READING TEXT |
----

Depending on who you ask, we have either handed the levers of public discourse over to the maleficent interests of “Big Tech,” thereby making the Mark Zuckerbergs of the world the arbiters of truth and justice, or we have abandoned all control and given misinformation and hate speech the algorithmic power to violently crowd out truth and reason. Puzzlingly, proponents of each proposition place the blame on the same source: Section 230.

Platform moderation on social media has been a hot topic in recent years. That conversation is louder than ever following Twitter’s permanent suspension of Donald Trump’s personal account in response to the attempted insurrection at the United States’ Capitol in January.[1] Much of this conversation is focused on the often-maligned “Section 230.”[2] In many circles, Section 230 is praised. Noted cybersecurity law scholar Jeff Kosseff called the law “the twenty-six words that created the internet.”[3] However, a quick social media search for “Section 230” reveals a litany of vicious attacks decrying the law as a miscarriage of justice. Conservative commentators claim the law enables “liberal” social media giants to censor their opinions by insidiously insulating these companies from civil liability for taking down posts.[4] Progressive commentators lambast the law as enabling hate speech and argue that its repeal would force these companies to intervene.[5] With both sides of the political spectrum clamoring to repeal and replace the law, now is the time to examine how Section 230 actually functions and how it may benefit from narrow reform.

----

MATERIAL |
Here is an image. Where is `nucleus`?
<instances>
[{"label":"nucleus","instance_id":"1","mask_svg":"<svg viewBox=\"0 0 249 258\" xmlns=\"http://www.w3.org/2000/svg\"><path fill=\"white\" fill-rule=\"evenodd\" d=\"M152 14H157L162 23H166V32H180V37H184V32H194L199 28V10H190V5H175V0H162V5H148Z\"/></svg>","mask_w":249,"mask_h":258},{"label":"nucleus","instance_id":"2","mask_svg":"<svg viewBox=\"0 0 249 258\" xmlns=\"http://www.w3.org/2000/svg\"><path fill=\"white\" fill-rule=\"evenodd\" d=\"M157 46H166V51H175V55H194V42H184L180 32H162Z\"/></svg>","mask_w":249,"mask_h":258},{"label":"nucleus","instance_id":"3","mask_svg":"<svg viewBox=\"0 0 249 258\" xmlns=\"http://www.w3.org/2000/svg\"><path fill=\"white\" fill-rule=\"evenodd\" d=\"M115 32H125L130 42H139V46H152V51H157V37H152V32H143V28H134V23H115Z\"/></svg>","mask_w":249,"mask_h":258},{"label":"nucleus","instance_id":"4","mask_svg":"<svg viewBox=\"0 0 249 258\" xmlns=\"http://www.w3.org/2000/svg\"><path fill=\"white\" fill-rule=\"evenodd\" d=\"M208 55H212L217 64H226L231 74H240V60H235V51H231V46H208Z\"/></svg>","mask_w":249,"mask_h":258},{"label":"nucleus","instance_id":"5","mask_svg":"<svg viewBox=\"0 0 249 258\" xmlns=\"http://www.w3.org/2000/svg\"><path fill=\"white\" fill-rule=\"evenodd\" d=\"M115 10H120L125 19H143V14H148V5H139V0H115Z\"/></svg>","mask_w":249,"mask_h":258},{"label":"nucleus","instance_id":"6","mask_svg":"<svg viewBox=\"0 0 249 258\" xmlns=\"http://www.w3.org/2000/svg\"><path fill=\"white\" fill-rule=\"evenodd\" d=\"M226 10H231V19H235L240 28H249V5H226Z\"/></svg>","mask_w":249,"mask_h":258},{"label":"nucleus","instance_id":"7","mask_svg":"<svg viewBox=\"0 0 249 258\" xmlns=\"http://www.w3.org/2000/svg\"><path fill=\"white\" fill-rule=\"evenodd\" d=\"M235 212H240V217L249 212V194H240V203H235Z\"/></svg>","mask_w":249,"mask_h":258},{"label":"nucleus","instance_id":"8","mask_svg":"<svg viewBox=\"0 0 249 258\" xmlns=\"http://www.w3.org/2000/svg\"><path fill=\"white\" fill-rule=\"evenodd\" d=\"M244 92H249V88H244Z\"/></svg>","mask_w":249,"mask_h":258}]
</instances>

----

GIVEN TASK A |
Can you sum up the Section 230 text in two sentences?
GIVEN TASK B |
How would you put this sentence from the Section 230 text into Spanish: "Platform moderation on social media has been a hot topic in recent years."
GIVEN TASK C |
Could you copy word for word the stretch of the Section 230 text from "Depending on who" through "source: Section 230."?

FULL OUTPUT A |
Conservative commentators say Section 230 lets social media companies censor their opinions without civil liability, while progressive commentators say it enables hate speech and argue that its repeal would force the companies to intervene. With both sides calling to repeal and replace the law, the text says it is time to examine how Section 230 actually functions and how narrow reform might benefit it.

FULL OUTPUT B |
La moderación de plataformas en las redes sociales ha sido un tema candente en los últimos años.

FULL OUTPUT C |
Depending on who you ask, we have either handed the levers of public discourse over to the maleficent interests of “Big Tech,” thereby making the Mark Zuckerbergs of the world the arbiters of truth and justice, or we have abandoned all control and given misinformation and hate speech the algorithmic power to violently crowd out truth and reason. Puzzlingly, proponents of each proposition place the blame on the same source: Section 230.